Furthermore, factors predicting the incidence of ARE are invaluable for clinical decision-making, and more importantly patient counseling. Numerous studies have focused on identifying such factors, and considerable attention has been given to treatment volume as a potential predictor [4], [5], [18], [19]. Tumors of large volume require a greater mass to be irradiated, which theoretically increases the amount of surrounding non-tumorous tissue exposed to radiation.
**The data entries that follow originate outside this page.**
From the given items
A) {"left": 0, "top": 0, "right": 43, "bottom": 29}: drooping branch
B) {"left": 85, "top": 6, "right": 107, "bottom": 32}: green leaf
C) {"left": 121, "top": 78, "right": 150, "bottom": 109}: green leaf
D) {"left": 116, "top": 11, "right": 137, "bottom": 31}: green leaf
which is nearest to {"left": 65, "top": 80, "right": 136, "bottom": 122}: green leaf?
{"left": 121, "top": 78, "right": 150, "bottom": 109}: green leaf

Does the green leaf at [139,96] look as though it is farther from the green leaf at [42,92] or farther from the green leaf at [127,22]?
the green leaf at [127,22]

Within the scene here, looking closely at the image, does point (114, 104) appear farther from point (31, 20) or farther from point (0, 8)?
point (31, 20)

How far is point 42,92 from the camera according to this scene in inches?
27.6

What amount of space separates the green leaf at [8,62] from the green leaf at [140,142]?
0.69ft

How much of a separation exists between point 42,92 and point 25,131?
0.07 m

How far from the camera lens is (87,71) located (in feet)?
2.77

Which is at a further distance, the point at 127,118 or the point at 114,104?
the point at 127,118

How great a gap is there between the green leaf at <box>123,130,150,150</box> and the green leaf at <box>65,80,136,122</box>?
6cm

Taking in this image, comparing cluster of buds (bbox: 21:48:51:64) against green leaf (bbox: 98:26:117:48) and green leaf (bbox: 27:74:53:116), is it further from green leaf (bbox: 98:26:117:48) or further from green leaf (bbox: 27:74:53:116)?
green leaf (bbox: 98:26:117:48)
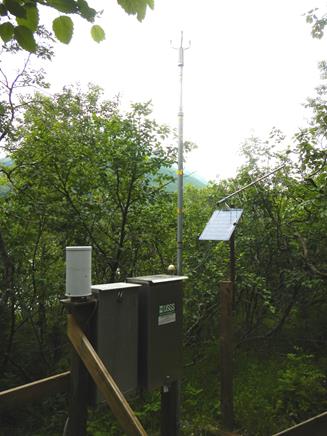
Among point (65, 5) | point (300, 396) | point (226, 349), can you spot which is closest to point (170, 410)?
point (226, 349)

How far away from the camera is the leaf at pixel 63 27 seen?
3.99 feet

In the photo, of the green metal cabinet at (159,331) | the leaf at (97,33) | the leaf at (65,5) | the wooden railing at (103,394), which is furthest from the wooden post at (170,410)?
the leaf at (65,5)

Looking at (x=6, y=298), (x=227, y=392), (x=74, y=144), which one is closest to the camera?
(x=227, y=392)

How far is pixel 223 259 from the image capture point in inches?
253

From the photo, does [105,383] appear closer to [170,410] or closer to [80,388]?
[80,388]

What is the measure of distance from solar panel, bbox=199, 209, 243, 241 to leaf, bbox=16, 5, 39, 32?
10.8 feet

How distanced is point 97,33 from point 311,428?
2108mm

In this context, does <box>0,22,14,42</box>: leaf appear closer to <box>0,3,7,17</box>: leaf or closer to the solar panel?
<box>0,3,7,17</box>: leaf

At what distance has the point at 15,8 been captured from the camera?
1193 mm

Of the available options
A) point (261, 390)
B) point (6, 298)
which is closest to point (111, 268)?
point (6, 298)

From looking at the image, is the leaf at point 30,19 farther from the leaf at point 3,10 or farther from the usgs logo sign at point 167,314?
the usgs logo sign at point 167,314

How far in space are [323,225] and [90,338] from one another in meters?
5.13

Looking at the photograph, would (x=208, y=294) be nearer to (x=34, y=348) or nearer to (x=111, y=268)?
(x=111, y=268)

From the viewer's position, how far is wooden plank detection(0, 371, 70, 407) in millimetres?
2210
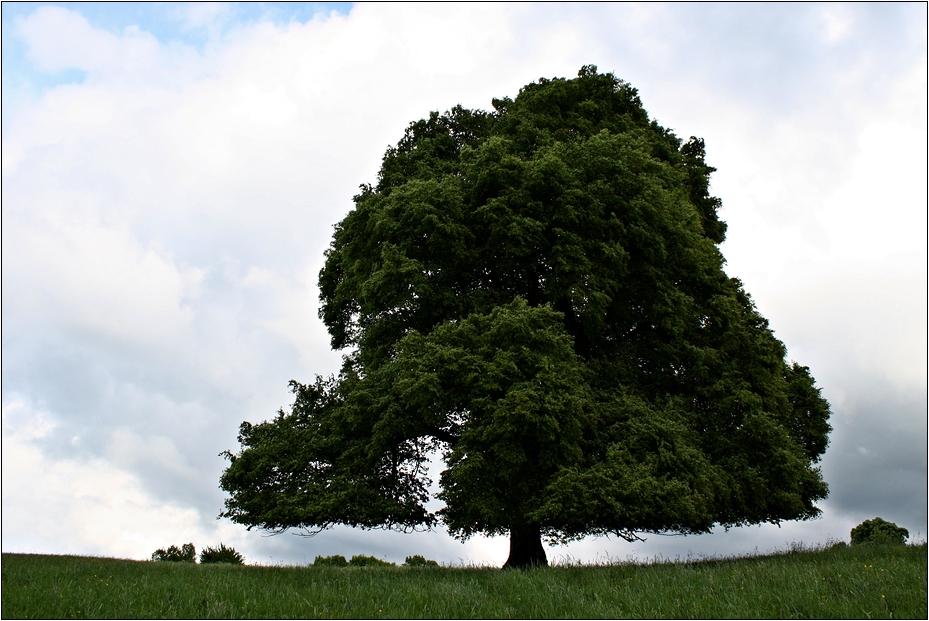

Therefore it has been commonly hypothesized that VS with large volumes are more likely to be associated with ARE. In agreement with this theory, Friedman et al. found a significant correlation between treatment volume and incidence of ARE [19]. More recently, our group demonstrated that patients with VS larger than 5 cm3 are significantly more likely to develop ARE after radiosurgery [4]. Pre-treatment tumor growth has previously been speculated to be related to the incidence of ARE; Beegle et al. demonstrated that tumor growth before radiosurgery is a significant predictor of ARE. In this study we found no correlation between the two variables [18]. However, we did find that there is a significant correlation between tumors that continue to grow post-treatment and the incidence of non-auditory ARE. However, we are limited in this study by the small sample size and in particular with the number of patients that experienced complications following SRS. Therefore, ongoing multi-institutional studies with larger cohorts that are better powered and include longer patient follow-up are needed to more comprehensively study the relation between growth of VS and their response to radiosurgery, and incidence of ARE.

Conclusion

Traditionally the rate of tumor growth prior to SRS has been considered to be a predictor of response to SRS and possibly ARE. In this study we found that the natural history of VS, most notably tumor growth, and target volume, do not serve as reliable predictors for response to radiosurgery in the early period following treatment. However, our systematic study of change in tumor growth rates demonstrates that VS growing at faster rates have greatest change in growth rate following radiosurgery. We also observed that patients with tumors that continue to grow at significant rates after radiosurgery are more likely to experience post-treatment ARE. Notably, VS that continue to grow following SRS have variable pre-treatment growth rates.